Tier 2 (additional $3.5 million): 80 percent playing time or 70 catches or 1,000 receiving yards or 12 TDs.
Tier 1 (additional $5.5 million): 90 percent playing time or 80 catches or 1,200 receiving yards or 14 TDs or All-Pro designation.
In short: The NFL's best tight end, who has battled injuries in the past, will get rewarded for staying on the field and producing. So far this season, this has been the case as Gronkowski appeared in all but one game and played 79.9% of offensive snaps (538 of 673). And while the playing time incentive seems to be out of reach, the top tier still is in range.

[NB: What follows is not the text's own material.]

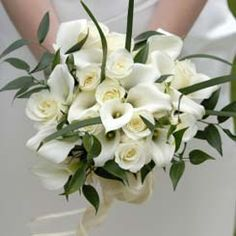 White Roses and Callas from unique bridal bouquet ideas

The veteran needs to play some very good football to earn it, though. First, Gronkowski needs to stay on the field. Then, he needs to average the following numbers through the Patriots' remaining seven games (per patscap.com's Miguel Benzan):
6 catches a game OR
1.29 TDs a game OR
88.14 yards a game OR
AP All-Pro team
Considering just how good of a player Gronkowski it would not be a surprise to see him hit his $5.5 million escalator. However, his production – while still among the best in the NFL – is trailing a bit behind with New England spreading the wealth more in the passing game. The best chance to earn the additional $5.5 million thus appears to be the All-Pro designation.
And even if that is not reached, the second tier appears to be well in range for Gronkowski.